My therapist was really helpful today. I went in with jumbled thoughts. Pregnant women surrounding me. Baby showers. Newborn cousins. Triggers everywhere.
I have been afraid the last few weeks, very afraid.
Afraid of waking up one day and finding myself pregnant. And then afraid that I will dare to dream that I can actually carry a pregnancy to term, and end 40 weeks or so later, with a healthy baby in my arms.
I recently found a photo album in a photo account that I hadn't seen in years. An album titled, "35 Weeks Pregnant."
The pictures brought tears to my eyes. First of all, I was hot. No seriously, I am not one to think highly of my looks (most of the time I will grant that I am cute and I clean up well). But whoa, I was one gorgeous pregnant woman.
There aren't enough words to express how lucky I am to trudge this road with a miracle child at my side. With that, I will confess that mourning my babies has been deeply connected to mourning my pregnancies. Never making it to that big, beautiful 35 weeks that I carried once. After all, since Niblet, I have never made it past 14 weeks.

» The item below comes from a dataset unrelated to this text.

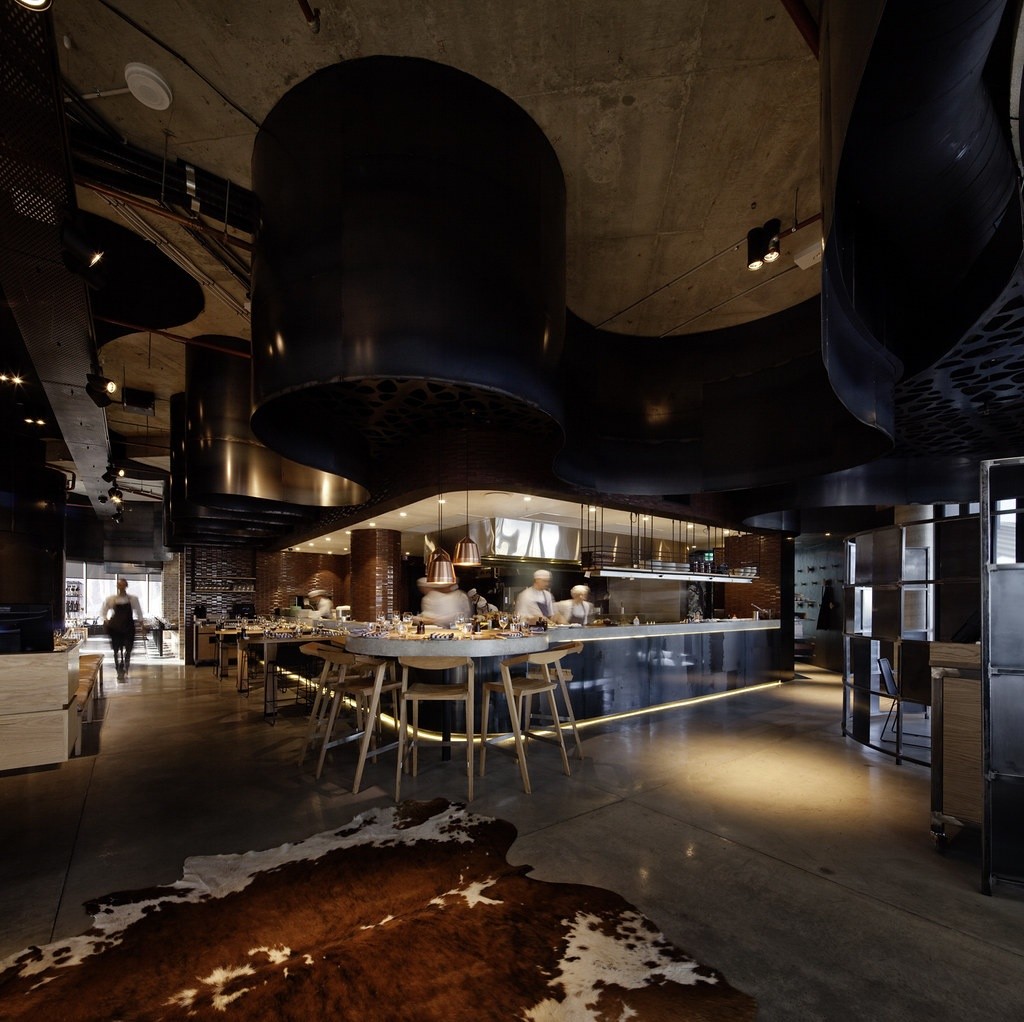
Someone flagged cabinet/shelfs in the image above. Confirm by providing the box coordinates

And the joy I associate with my one successful pregnancy, well, this is a feeling that I will never experience again. Because even if the stars align and the one in a million lottery winner for an AMA "habitual aborter" like myself strikes the jackpot, pregnancy can NEVER be beautiful. Pregnancy is now sheer terror. I have to reconcile myself to that fact. If I find myself with child, I have to reconcile myself to the fact that I am entering into a state of being that is my personal definition of hell. Anxiety. Fear. And please trust me on this, it's not irrational fear. With the number of D&Cs and surgeries I have had, even if I made through a clear genetic screen and past random birth defects, I am a prime candidate for Incompetent Cervix.
"Am I crazy?" I asked my therapist? Am I quite literally insane to dream of myself at 35 weeks, imagining myself beautiful and glowing and ready to mother an infant again?
No, she said. She went on to explain that my active imagination is my brain's connecting line to hope. And maintaining hope isn't unhealthy. Hope sustains us.
Hope gives us the ability to face another day.